#### Task prompt:
Establish how many lines of the material below contain the string "marking". Return that number by itself.

#####

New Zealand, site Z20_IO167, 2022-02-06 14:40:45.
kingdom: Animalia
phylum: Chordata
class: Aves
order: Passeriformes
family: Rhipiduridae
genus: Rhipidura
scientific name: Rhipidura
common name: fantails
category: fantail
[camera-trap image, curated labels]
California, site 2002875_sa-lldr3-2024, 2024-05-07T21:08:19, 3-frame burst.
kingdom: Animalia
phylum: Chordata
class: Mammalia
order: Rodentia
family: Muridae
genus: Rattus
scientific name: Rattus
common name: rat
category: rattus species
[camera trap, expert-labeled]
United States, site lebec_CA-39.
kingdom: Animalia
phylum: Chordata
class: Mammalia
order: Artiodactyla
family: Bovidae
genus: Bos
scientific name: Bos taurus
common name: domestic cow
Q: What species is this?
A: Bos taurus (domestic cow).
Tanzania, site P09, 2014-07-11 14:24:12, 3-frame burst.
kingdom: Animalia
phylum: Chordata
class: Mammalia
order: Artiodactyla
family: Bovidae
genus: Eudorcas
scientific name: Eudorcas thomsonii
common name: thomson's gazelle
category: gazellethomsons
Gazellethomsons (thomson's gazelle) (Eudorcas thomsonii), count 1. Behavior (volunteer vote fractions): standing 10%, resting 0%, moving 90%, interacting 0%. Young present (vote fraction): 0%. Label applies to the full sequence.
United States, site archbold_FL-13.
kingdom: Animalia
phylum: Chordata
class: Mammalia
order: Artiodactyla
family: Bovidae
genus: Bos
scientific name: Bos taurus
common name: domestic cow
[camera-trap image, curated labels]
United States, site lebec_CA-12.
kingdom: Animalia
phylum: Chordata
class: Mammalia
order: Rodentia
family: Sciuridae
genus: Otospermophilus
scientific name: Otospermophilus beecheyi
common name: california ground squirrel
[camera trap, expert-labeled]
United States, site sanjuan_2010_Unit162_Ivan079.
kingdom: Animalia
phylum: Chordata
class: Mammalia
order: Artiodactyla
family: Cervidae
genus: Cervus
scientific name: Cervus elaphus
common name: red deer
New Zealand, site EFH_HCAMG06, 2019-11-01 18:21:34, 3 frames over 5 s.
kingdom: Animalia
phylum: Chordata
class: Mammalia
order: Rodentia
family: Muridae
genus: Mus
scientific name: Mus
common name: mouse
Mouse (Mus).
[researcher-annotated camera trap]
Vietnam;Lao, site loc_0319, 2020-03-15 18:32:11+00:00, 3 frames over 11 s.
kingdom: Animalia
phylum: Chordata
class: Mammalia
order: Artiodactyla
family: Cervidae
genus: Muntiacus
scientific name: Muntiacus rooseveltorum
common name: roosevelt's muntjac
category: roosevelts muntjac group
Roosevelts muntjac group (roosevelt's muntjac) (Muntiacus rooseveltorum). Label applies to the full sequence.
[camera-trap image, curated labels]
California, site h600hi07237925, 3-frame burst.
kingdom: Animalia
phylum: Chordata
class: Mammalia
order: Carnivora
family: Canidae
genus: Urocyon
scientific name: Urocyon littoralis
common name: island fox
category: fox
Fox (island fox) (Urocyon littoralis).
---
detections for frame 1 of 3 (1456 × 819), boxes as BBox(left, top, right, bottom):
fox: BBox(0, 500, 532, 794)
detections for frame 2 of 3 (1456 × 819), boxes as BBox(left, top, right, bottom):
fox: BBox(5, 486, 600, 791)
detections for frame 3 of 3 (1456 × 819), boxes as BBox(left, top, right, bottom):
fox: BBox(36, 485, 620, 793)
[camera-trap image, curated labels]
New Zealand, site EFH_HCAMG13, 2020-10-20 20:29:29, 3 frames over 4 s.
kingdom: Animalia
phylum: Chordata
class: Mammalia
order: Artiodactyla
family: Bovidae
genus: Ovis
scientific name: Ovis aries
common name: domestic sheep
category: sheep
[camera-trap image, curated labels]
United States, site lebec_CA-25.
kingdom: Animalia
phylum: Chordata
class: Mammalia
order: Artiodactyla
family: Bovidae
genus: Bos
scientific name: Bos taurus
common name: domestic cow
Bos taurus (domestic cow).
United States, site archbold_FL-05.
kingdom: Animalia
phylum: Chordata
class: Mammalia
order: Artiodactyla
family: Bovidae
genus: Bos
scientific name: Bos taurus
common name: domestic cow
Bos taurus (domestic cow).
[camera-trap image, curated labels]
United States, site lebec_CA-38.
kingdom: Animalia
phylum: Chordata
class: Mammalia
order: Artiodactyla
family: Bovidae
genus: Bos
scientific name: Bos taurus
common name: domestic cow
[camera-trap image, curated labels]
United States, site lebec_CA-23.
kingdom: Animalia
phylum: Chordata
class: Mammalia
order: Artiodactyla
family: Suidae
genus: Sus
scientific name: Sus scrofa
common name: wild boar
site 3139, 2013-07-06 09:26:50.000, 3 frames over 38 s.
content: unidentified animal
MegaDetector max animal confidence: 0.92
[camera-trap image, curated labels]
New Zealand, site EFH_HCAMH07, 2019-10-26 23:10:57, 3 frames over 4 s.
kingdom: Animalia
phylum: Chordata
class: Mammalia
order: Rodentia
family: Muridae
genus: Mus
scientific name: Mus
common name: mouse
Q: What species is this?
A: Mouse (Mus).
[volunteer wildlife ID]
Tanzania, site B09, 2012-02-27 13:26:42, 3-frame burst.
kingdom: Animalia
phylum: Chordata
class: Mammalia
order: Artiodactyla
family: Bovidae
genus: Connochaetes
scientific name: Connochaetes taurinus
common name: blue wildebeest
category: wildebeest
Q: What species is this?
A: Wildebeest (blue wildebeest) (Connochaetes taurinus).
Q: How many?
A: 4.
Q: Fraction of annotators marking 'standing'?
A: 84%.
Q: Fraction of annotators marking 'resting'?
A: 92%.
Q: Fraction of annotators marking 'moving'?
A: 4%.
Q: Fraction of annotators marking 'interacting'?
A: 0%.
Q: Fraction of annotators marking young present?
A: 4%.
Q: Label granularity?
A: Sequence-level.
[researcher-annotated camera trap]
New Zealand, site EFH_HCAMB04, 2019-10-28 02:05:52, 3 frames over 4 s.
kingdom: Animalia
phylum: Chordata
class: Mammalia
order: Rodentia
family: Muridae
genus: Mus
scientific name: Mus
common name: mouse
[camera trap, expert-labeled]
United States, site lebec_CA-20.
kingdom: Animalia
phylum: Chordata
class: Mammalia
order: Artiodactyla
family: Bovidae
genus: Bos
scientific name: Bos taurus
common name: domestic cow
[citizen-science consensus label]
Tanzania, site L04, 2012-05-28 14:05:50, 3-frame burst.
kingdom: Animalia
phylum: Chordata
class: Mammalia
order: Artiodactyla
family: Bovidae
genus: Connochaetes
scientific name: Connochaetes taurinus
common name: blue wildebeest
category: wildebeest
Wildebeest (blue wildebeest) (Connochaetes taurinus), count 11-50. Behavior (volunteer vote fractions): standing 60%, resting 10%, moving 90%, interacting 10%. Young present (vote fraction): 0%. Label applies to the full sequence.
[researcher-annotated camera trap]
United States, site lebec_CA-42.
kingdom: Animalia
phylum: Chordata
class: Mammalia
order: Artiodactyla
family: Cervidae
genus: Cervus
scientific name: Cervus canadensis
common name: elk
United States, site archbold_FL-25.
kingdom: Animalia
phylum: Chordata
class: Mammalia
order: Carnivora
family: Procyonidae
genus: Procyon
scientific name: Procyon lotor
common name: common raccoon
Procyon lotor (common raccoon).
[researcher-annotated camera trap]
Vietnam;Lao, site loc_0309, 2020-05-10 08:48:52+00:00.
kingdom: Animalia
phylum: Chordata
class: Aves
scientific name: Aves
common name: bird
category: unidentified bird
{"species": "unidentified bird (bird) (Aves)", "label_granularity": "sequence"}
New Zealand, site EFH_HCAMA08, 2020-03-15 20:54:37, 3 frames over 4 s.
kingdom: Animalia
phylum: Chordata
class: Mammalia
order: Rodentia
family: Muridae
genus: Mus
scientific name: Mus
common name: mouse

#####

#### Output:
5